::: Gezeigter Auszug

In der Herstellungsphase konzentriert sich die Datenerhebung auf die Werk- und Betriebs­stoffe, deren Gewinnung und Weiterverarbeitung. In der Nutzungsphase werden Daten zum Kraftstoffverbrauch und Emissionen erhoben. Darüber hinaus werden Pflege und Wartung berücksichtigt. Die Entsorgung, schließlich, besteht aus der teilweisen Zerlegung der Altautos, Shreddern der Wracks und Recycling der Metallfraktion.

4.1 Herstellungsphase
 

Eine der wichtigsten Informationsquellen ist die Entwicklungs-Stückliste. Aus ihr werden die Werkstoffe und Gewichte, aus denen das zu untersuchende Fahrzeugmodell besteht, er­mittelt. Die vielen hundert Werkstoffe werden für Übersichten in Gruppen zusammengefaßt, Tabelle 2. Die Mengen der Werkstoffe mit den zugehörigen Rohstoffen, Legierungsantei­len, Mischungskomponenten, etc., werden aus der Werkstoffbezeichnung, z.B. Stahl 54SiCr6, Aluminium AlSi12, Kupferlegierung CuZn27Mn3Al2, Kunststoff PA 6.6 30% GF, und dem Gewicht (Auflösung = 1 g) der Einzelteile berechnet. Daten über die Herstellung der Rohstoffe werden vom IKP in separaten Projekten erarbeitet und, wo nötig, durch Literaturdaten ergänzt.

::::::
::: Einträge

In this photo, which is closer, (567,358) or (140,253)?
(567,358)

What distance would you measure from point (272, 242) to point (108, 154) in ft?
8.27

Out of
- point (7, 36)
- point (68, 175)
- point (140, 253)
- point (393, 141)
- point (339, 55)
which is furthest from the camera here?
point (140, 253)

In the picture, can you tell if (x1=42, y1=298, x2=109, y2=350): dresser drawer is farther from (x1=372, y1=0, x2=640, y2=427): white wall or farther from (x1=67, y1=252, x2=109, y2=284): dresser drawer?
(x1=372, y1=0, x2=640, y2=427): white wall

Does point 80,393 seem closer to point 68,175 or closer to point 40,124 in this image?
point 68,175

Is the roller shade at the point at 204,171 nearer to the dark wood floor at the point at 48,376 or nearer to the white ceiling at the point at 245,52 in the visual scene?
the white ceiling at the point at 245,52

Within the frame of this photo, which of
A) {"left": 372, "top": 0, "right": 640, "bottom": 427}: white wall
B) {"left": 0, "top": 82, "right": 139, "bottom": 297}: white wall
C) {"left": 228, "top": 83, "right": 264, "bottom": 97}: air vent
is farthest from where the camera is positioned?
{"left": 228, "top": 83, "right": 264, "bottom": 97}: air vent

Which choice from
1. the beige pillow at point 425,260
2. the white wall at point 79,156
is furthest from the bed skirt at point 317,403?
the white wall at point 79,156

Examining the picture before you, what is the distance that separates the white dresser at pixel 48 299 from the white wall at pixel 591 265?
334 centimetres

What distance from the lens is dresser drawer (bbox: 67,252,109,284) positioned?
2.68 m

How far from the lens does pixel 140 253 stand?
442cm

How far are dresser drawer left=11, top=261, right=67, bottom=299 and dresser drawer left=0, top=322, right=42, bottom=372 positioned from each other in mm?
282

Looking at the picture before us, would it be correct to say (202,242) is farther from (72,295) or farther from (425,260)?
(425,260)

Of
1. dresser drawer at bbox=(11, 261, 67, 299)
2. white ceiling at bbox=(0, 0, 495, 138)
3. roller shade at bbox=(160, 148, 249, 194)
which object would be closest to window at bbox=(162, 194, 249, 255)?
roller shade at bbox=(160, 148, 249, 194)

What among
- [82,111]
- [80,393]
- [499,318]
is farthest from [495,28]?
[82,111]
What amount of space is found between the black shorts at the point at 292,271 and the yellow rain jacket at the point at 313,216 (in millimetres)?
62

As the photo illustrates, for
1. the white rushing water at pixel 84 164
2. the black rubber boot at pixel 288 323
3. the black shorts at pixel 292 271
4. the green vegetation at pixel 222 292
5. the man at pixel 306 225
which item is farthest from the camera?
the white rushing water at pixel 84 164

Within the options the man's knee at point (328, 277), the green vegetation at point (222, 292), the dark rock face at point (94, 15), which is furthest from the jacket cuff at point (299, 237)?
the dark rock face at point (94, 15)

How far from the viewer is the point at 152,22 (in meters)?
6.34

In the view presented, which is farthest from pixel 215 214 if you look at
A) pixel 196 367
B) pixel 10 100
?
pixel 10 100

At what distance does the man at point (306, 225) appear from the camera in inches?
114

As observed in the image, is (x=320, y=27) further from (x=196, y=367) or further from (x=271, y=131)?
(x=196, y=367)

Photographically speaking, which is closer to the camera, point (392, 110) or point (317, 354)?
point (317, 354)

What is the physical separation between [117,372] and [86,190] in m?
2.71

::::::

_Schriftliche Aufgabe A_
Welche Informationsquelle nennt der gezeigte Auszug als eine der wichtigsten in der Herstellungsphase?
_Schriftliche Aufgabe B_
Gib das Stück aus dem gezeigten Auszug von „Eine der wichtigsten“ bis „durch Literaturdaten ergänzt.“ wortgetreu wieder.

_Antwort zur Aufgabe A_
Die Entwicklungs-Stückliste.

_Antwort zur Aufgabe B_
Eine der wichtigsten Informationsquellen ist die Entwicklungs-Stückliste. Aus ihr werden die Werkstoffe und Gewichte, aus denen das zu untersuchende Fahrzeugmodell besteht, er­mittelt. Die vielen hundert Werkstoffe werden für Übersichten in Gruppen zusammengefaßt, Tabelle 2. Die Mengen der Werkstoffe mit den zugehörigen Rohstoffen, Legierungsantei­len, Mischungskomponenten, etc., werden aus der Werkstoffbezeichnung, z.B. Stahl 54SiCr6, Aluminium AlSi12, Kupferlegierung CuZn27Mn3Al2, Kunststoff PA 6.6 30% GF, und dem Gewicht (Auflösung = 1 g) der Einzelteile berechnet. Daten über die Herstellung der Rohstoffe werden vom IKP in separaten Projekten erarbeitet und, wo nötig, durch Literaturdaten ergänzt.